[Data records]
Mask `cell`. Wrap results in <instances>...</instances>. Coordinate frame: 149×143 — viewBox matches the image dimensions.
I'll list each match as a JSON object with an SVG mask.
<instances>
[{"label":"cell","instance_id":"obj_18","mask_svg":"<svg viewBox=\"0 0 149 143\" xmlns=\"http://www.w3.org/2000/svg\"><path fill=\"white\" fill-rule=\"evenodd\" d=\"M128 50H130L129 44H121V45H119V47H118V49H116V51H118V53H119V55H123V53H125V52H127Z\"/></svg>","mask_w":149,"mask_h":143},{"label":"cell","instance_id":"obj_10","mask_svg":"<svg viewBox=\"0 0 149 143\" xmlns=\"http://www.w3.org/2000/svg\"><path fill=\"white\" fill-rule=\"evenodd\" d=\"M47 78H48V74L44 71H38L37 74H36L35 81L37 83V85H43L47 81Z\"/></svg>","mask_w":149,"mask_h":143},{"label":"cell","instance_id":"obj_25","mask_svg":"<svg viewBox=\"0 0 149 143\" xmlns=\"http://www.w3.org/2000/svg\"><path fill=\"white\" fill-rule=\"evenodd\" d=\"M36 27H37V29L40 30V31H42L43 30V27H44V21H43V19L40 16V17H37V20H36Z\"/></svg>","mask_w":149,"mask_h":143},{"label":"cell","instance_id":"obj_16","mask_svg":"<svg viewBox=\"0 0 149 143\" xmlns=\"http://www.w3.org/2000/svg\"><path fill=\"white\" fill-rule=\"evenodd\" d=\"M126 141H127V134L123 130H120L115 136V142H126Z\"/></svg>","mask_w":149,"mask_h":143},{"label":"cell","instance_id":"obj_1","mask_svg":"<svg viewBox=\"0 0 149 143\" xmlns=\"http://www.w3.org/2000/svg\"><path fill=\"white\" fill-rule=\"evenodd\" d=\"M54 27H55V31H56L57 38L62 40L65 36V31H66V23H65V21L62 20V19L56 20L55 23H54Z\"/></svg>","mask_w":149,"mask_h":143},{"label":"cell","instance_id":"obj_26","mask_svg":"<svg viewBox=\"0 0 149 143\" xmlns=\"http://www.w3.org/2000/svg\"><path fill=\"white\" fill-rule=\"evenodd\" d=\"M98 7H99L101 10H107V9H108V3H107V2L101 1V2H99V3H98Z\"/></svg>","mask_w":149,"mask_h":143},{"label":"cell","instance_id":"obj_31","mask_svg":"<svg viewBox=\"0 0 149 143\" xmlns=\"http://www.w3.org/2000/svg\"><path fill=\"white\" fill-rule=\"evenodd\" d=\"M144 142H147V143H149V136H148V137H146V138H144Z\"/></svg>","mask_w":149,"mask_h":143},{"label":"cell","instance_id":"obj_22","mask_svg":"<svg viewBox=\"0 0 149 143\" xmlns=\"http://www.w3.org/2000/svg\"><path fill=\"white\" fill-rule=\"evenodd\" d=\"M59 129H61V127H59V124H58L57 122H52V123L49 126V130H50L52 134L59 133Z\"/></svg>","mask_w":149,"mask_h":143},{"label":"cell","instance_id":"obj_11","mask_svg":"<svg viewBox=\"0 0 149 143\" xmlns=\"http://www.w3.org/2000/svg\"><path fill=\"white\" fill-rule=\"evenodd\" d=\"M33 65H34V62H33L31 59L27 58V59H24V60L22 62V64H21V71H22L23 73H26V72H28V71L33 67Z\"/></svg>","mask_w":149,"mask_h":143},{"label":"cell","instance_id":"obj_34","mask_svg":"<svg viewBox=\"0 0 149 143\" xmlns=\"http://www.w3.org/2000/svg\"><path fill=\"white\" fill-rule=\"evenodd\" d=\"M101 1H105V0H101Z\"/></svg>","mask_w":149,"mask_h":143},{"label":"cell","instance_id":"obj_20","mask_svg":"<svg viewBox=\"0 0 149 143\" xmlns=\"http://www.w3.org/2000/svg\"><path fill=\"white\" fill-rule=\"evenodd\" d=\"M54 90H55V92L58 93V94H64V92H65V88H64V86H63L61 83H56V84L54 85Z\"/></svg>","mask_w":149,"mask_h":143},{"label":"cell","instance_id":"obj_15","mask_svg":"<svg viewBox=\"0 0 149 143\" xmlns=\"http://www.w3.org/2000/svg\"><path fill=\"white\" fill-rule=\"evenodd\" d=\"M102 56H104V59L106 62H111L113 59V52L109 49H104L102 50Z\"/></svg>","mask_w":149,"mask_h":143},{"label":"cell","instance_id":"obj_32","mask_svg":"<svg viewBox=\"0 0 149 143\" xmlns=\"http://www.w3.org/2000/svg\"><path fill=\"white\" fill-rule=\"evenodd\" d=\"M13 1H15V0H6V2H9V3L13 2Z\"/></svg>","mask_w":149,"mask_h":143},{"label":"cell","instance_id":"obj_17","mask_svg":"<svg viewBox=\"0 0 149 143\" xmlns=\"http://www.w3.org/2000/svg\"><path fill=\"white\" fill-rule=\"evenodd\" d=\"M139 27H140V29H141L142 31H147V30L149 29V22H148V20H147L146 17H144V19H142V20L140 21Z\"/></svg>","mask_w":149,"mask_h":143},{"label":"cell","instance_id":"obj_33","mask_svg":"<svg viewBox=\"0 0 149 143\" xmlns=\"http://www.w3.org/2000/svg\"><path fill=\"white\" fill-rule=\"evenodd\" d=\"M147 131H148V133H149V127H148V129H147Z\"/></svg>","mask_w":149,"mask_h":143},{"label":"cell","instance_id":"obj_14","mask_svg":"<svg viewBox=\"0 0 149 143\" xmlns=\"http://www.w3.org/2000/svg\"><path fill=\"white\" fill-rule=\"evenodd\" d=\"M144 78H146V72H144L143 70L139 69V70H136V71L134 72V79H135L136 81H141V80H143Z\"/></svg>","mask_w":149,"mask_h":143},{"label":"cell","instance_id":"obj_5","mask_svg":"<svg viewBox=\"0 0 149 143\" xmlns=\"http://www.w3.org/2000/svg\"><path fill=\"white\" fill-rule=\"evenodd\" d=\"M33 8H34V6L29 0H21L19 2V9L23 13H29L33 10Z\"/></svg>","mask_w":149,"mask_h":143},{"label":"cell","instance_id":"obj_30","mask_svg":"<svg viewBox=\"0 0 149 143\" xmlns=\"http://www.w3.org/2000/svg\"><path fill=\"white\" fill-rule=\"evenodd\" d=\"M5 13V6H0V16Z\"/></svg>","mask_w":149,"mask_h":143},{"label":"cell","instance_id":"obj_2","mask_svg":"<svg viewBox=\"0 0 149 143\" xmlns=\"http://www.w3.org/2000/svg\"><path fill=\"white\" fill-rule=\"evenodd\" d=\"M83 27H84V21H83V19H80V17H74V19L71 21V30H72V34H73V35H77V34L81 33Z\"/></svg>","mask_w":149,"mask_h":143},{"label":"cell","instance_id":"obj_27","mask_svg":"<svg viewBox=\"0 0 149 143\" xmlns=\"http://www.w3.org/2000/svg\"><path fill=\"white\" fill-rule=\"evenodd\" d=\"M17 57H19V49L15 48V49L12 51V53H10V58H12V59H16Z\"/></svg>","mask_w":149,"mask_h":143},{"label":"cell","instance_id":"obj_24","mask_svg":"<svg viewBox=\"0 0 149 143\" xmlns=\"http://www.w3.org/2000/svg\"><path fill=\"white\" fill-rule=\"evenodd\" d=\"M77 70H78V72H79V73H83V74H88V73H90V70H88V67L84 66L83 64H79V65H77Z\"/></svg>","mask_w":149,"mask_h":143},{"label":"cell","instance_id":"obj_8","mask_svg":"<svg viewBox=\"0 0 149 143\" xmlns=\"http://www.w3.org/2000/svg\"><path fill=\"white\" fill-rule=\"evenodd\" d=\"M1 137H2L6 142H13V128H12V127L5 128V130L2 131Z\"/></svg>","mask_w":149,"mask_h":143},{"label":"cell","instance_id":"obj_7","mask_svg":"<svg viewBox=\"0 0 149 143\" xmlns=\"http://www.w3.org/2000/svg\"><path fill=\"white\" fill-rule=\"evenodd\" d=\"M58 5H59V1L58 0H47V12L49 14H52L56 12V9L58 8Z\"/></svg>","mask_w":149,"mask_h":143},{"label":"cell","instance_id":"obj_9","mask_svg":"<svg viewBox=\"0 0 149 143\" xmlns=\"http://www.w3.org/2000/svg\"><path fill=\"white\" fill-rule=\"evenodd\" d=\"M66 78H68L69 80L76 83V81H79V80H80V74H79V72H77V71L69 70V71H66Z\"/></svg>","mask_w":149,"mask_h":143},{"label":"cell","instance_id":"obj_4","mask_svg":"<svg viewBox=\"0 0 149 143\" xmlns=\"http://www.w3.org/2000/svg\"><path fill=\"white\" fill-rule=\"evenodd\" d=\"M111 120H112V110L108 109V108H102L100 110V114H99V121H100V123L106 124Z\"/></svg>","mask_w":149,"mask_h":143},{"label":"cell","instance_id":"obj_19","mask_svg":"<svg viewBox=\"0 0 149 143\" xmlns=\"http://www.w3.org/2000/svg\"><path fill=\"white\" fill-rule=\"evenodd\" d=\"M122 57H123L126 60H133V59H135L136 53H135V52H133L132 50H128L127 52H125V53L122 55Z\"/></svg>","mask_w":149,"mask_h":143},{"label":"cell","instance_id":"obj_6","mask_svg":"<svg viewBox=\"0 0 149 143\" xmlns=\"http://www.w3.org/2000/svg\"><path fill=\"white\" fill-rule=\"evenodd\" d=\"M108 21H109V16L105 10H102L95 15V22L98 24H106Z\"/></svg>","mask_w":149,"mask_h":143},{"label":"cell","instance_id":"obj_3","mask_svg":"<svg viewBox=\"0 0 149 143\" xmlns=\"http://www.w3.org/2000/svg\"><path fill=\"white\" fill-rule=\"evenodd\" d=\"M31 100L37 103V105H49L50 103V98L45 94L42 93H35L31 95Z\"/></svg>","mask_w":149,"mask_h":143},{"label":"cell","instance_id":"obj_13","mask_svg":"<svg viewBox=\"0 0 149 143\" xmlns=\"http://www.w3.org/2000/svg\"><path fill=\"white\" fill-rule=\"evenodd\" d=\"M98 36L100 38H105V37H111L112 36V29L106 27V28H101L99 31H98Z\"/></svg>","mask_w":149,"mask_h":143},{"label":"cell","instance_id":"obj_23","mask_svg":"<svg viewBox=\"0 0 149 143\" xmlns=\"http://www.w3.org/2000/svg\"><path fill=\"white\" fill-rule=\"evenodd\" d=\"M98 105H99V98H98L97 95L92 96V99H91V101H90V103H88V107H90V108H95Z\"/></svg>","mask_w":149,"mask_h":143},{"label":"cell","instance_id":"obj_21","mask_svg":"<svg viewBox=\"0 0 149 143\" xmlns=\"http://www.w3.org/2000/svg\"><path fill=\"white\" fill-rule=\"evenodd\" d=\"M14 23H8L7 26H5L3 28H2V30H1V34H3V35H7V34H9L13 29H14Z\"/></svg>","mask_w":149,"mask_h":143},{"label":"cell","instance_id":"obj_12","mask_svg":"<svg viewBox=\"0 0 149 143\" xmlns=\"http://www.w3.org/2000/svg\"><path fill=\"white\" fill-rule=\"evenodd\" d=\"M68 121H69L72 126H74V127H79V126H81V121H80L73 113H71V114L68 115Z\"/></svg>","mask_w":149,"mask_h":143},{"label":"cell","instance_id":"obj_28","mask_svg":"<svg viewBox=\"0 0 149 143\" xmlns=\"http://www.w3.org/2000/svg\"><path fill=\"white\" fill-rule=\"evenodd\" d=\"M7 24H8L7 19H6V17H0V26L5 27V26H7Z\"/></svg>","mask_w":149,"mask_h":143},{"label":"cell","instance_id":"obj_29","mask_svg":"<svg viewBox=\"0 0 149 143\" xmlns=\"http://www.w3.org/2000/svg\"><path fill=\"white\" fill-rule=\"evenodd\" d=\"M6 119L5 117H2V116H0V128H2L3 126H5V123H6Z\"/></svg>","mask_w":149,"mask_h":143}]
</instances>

Description of the task: Locate each line in the rows above that contains the string "instances", and copy those lines in full.

Reply:
Mask `cell`. Wrap results in <instances>...</instances>. Coordinate frame: 149×143 — viewBox matches the image dimensions.
<instances>
</instances>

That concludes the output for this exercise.